Task A: In the family-history excerpt about the Zayde leaving Poland, reproduce everything from "The story goes" down to "far from Zambrow.".
Task B:
Answer these questions from the family-history excerpt about the Zayde leaving Poland:
(i) How old was the Zayde when he left Poland?
(ii) What kind of duties were Jews in the Polish army assigned to?
(iii) Where did the Zayde meet the Bubbe?
Task C: Could you continue the family-history post about the Zayde leaving Poland, starting right after its last sentence?

Exploring the past, especially one’s European Jewish past, necessarily means trying to reach across generation and continents to connect with the pain they must have felt. And here I’m not even attempting to imagine the last days of my great grandmother and my great aunts, whose lives were taken in the most horrific manner possible, nor considering how that affects me. I will try to tackle this issue later, when I relate what I’ve learned about the how, what, where and when their lives, and Jewish life in Zambrow, ended.

In this post, I would like to focus on one specific moment in my family’s history: when my Zayde (grandfather) left Poland at the age of 20, never to see his mother again. The circumstances of his leaving are part of family lore. Also, as part of a class I took in college many years ago, I interviewed my parents about their family histories, and, a few days ago, I dug out of my file cabinet seven pages of handwritten notes of these talks.

The story goes as follows: After World War I and the Russian Revolution, the Poles and Russians fought a brutal war that took the lives of over 100,000, to establish the borders of the nascent Polish state created by the Allies at the Versailles Conference.

My Zayde was drafted in the Polish army to fight. The Polish army was not a very hospitable place for a Jew (of course, neither was the Soviet Army), especially one who came from a religious home. Jews were not permitted to engage in combat, but were assigned to support duties. Here is a photo of Jewish soldiers in the Polish army from the town of Kałuszyn, not far from Zambrow.

This one shows a Jewish Polish soldiers posing with an elderly man and a younger woman:

Whether my Zayde planned to escape beforehand or whether it was a spur of the moment decision is unknown, but what we do know is that he went AWOL and slipped over the border into Germany. From there he went to Palestine, where he met my Bubbe (grandmother). Later, they moved to New York, where my mother was born and I was raised.

The data:
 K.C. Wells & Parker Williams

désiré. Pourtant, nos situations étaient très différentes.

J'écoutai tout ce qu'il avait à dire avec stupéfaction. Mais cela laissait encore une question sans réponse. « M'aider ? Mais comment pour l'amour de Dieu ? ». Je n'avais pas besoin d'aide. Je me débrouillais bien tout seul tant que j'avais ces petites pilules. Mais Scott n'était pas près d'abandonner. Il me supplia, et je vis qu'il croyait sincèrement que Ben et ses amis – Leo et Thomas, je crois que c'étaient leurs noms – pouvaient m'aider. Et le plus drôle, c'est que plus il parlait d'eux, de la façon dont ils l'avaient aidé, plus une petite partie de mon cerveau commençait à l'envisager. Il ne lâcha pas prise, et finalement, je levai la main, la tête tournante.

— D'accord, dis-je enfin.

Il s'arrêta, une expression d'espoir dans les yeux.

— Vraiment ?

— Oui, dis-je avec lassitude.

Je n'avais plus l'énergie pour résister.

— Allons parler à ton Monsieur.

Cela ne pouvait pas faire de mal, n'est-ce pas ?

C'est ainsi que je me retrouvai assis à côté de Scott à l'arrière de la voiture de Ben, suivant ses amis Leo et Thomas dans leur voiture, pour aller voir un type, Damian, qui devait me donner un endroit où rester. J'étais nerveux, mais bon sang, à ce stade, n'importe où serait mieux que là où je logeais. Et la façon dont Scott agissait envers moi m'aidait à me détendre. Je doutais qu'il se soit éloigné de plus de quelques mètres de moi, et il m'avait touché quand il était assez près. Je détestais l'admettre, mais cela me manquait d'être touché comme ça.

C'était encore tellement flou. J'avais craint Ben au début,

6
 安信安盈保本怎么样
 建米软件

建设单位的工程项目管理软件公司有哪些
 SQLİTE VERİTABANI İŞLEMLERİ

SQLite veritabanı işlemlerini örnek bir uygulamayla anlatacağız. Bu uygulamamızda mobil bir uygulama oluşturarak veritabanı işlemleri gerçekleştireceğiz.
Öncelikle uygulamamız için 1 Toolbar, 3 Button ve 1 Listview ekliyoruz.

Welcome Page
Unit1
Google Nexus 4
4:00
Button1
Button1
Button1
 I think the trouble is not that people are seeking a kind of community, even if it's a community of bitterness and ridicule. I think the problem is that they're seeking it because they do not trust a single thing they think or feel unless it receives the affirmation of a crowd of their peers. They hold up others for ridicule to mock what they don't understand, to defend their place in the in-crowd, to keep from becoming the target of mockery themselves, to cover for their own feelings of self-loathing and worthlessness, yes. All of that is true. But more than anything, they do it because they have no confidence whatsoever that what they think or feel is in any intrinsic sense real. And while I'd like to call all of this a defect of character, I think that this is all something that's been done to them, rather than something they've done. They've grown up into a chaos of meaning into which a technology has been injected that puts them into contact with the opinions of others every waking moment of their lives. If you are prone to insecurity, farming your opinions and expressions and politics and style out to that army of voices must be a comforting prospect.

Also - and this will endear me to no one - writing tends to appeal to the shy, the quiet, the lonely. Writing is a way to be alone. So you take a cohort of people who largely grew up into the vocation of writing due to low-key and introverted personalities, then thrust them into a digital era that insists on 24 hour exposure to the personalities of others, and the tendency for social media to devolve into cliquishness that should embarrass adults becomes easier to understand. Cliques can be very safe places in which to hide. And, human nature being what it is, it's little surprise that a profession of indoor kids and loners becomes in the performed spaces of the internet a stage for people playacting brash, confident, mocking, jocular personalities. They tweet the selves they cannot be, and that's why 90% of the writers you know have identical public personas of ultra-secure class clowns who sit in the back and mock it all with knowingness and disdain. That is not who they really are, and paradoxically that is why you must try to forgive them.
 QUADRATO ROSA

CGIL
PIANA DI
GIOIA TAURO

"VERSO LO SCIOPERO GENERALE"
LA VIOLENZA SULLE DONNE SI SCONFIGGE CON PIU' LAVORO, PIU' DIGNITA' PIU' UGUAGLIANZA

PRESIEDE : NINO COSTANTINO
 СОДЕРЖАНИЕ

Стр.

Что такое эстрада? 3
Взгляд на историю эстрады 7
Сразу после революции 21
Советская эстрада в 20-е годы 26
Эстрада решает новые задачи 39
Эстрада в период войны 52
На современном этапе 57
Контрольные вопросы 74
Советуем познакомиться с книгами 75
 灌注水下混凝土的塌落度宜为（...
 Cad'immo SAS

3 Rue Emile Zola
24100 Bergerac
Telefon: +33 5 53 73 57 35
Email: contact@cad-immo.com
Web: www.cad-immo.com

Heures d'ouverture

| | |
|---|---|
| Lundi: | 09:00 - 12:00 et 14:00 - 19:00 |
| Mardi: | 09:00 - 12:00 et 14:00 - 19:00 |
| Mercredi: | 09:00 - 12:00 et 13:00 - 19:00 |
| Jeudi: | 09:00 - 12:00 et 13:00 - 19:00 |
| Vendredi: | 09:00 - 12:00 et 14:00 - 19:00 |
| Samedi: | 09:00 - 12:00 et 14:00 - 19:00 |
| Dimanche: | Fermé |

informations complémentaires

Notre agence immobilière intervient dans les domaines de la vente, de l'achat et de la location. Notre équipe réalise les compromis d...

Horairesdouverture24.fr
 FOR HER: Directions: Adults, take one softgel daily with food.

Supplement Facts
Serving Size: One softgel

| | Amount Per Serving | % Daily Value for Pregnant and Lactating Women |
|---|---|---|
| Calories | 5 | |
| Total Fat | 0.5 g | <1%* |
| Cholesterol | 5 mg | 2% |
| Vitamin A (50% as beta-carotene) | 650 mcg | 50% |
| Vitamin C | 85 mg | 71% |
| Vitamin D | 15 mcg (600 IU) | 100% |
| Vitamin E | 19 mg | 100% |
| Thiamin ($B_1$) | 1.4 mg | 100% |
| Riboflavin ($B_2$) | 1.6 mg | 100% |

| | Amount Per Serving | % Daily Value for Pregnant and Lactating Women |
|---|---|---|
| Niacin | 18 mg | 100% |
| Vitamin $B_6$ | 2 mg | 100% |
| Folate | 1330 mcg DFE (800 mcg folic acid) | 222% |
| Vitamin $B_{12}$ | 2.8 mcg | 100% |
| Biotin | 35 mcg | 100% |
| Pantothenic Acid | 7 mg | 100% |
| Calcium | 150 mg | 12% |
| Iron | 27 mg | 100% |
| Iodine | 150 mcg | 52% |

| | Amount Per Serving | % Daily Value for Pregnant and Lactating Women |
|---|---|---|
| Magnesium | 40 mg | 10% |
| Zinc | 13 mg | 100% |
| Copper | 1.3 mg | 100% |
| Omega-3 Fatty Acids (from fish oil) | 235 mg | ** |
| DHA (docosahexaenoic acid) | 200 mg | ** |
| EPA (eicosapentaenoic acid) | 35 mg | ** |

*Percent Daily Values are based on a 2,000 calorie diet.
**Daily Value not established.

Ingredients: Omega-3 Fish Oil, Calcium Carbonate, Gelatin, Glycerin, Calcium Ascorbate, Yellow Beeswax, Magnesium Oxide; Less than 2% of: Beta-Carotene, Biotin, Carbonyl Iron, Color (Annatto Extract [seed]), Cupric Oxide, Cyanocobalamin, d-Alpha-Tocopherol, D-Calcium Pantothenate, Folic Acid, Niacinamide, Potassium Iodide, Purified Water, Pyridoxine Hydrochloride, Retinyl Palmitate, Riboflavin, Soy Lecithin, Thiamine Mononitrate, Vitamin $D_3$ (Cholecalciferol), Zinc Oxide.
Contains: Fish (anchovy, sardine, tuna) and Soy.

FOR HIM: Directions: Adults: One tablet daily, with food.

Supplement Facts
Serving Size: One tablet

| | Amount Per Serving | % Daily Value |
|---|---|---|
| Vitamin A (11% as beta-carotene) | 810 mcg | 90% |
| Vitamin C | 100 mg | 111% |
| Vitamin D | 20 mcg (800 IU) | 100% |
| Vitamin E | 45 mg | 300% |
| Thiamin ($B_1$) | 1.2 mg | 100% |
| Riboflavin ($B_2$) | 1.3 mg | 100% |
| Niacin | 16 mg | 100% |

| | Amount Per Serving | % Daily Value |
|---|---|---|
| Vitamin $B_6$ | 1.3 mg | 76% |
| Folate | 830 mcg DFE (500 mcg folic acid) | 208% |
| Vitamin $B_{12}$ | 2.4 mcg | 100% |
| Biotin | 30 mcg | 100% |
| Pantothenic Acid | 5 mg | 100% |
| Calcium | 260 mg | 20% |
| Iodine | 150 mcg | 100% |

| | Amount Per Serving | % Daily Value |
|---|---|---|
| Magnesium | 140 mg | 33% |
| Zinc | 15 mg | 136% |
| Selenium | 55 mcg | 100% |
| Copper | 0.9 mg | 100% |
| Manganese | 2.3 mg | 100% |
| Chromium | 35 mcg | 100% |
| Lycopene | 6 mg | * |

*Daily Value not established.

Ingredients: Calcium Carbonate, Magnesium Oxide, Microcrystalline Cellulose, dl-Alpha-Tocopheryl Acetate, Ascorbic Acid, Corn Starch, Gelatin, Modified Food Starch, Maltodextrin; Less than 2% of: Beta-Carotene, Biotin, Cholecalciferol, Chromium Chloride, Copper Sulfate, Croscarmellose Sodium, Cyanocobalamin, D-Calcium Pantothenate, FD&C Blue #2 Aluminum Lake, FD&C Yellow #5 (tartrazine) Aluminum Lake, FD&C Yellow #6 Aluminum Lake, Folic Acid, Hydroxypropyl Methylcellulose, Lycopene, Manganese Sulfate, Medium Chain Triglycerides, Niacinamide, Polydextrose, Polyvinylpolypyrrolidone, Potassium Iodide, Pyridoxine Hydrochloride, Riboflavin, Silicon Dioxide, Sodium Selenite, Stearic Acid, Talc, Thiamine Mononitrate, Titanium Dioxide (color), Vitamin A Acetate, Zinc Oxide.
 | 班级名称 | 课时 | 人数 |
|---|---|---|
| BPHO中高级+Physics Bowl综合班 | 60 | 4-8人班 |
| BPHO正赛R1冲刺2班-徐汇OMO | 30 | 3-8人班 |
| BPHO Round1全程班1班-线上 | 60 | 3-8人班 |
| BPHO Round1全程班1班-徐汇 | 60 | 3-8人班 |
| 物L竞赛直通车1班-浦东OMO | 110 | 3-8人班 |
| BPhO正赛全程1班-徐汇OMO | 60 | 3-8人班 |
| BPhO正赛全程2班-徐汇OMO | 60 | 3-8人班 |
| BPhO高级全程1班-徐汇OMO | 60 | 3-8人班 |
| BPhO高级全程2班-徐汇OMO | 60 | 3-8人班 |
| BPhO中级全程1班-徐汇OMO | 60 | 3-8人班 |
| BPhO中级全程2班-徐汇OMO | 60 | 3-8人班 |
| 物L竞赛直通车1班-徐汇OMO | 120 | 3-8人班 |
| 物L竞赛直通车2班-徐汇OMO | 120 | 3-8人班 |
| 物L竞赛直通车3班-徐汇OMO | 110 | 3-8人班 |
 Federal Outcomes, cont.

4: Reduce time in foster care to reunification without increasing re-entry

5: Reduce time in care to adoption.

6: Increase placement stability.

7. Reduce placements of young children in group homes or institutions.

Output A:
The story goes as follows: After World War I and the Russian Revolution, the Poles and Russians fought a brutal war that took the lives of over 100,000, to establish the borders of the nascent Polish state created by the Allies at the Versailles Conference.

My Zayde was drafted in the Polish army to fight. The Polish army was not a very hospitable place for a Jew (of course, neither was the Soviet Army), especially one who came from a religious home. Jews were not permitted to engage in combat, but were assigned to support duties. Here is a photo of Jewish soldiers in the Polish army from the town of Kałuszyn, not far from Zambrow.

Output B:
(i) He was 20.
(ii) Support duties.
(iii) In Palestine.

Output C:
Did my Zayde saw his final goodbye to his mother before he left Zambrow to go into the Polish army? Did he feel that this was a final goodbye?

It is difficult to imagine, in this age of airline travel and Skype, how final were the physical separations. I’m sure he wrote letters to her, none of which is extant. Nor am I aware of any letters from his family in Poland that still exist. Perhaps if the war hadn’t happened, he would have journeyed back to Poland at some point, or more likely, they would have immigrated to the U.S.

What my Zayde did receive is a photo, a haunting one, that must have been mailed from Zambrow sometime between the latter part of 1938 and before the Nazi invasion of the Soviet Union on June 22, 1941. Here is my great grandmother Sheindl, my great aunt Paiche, or Puah in Hebrew, her son Dovid, (she had another son whose name is unknown), and my great aunt Hinde. The younger generation look happy, and it’s difficult to decipher what emotions they must have felt.

The last photo I have of my family in Poland. My great grandmother is on the right, in the middle stand her daughter Paiche and son Dovid, and on the left is her youngest daughter, Hinde

What I know is that this photo represented the last link between my Zayde and his family. Though the explorations of my past, I am trying to bring this picture, and the world it represents, to life.